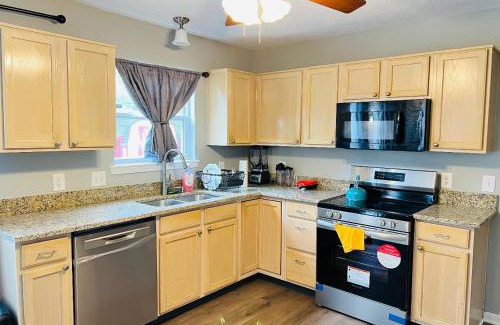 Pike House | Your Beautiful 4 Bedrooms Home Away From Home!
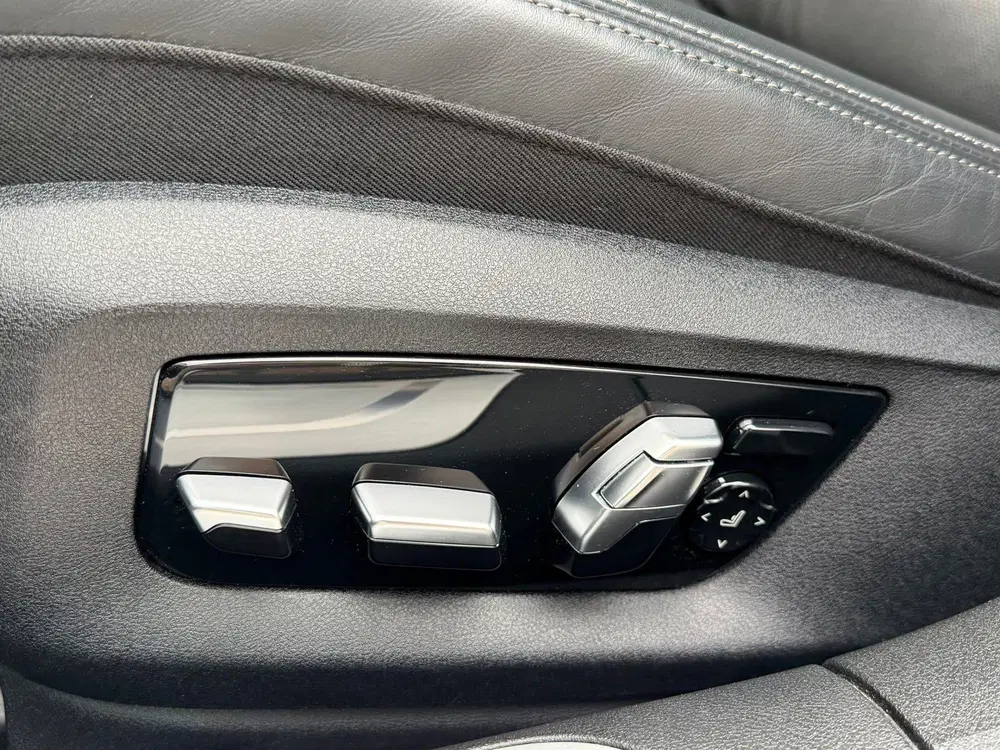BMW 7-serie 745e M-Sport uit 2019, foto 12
---
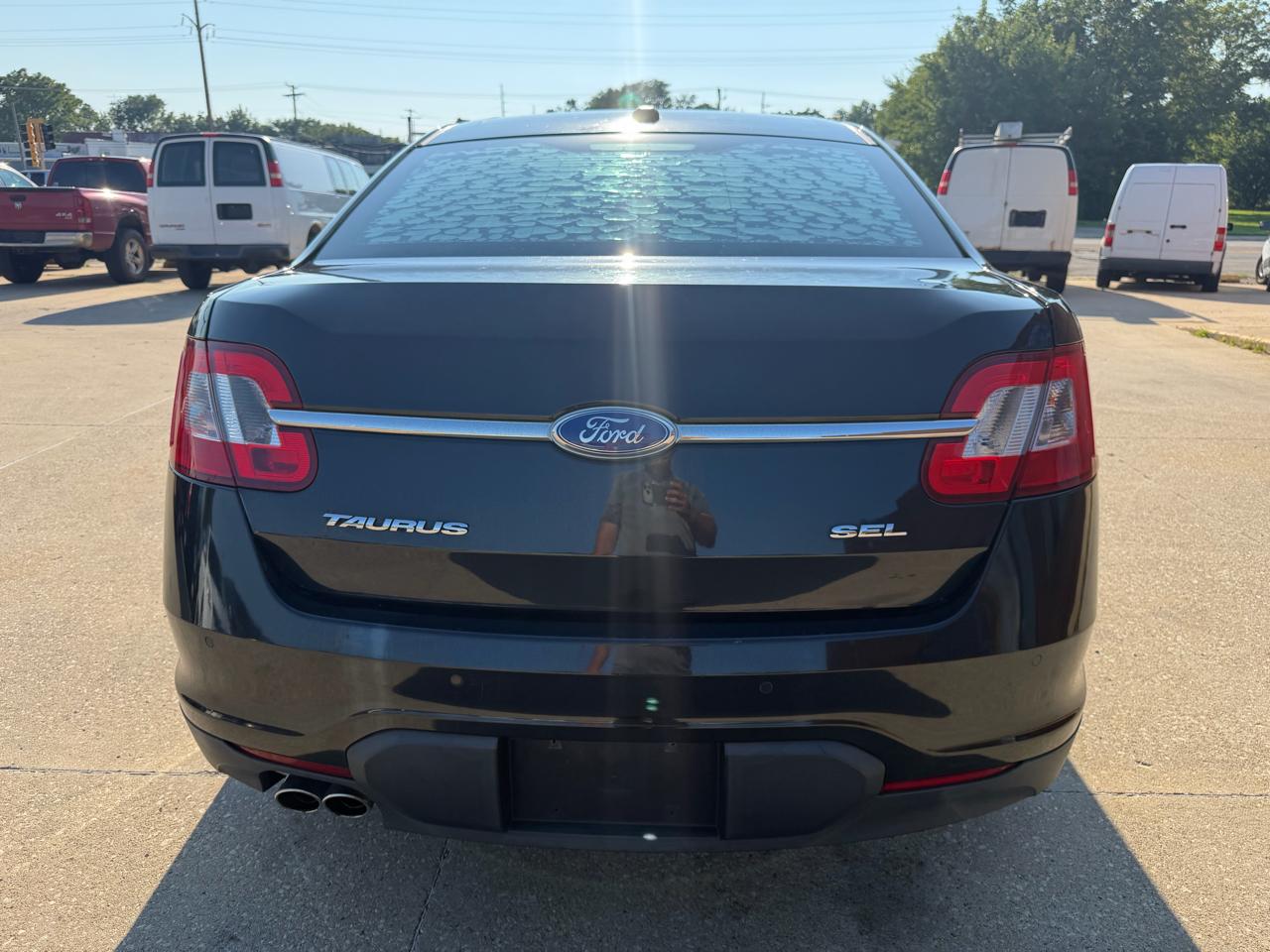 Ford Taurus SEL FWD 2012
--
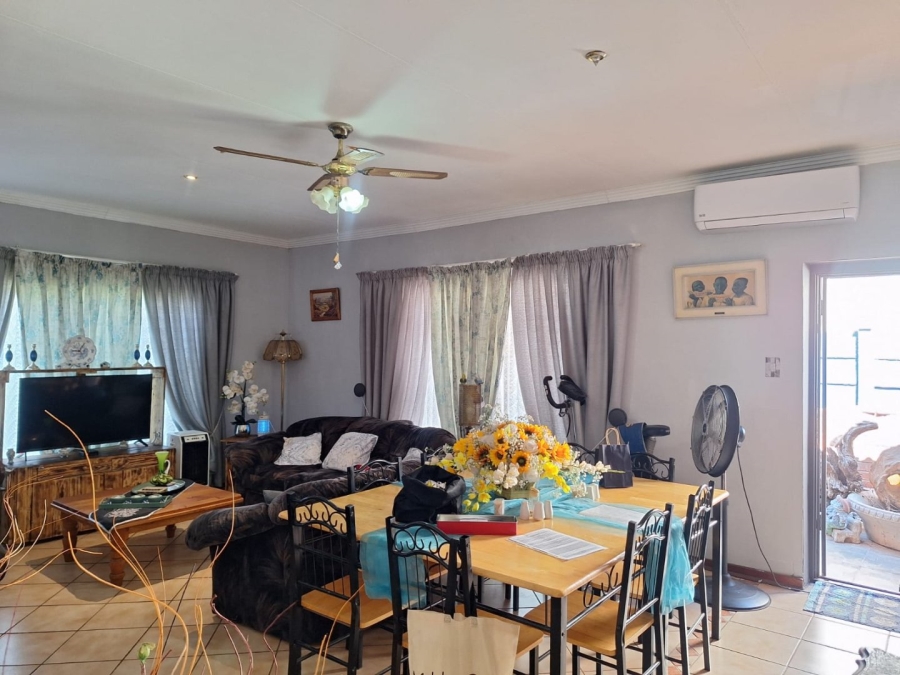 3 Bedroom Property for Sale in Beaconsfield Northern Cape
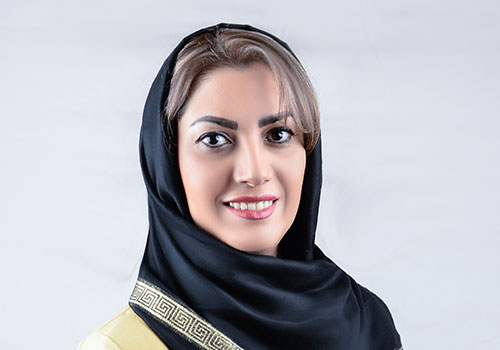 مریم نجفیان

(Task details)
Edit the lines starting with the one that contains "Pike House |" and going on through the one that contains "BMW 7-serie 745e M-Sport uit 2019, foto 12", replacing "Beautiful" with "Lovely" and changing nothing else. Leave the pictures out of your answer.

(Result for this task)
 Pike House | Your Lovely 4 Bedrooms Home Away From Home!
BMW 7-serie 745e M-Sport uit 2019, foto 12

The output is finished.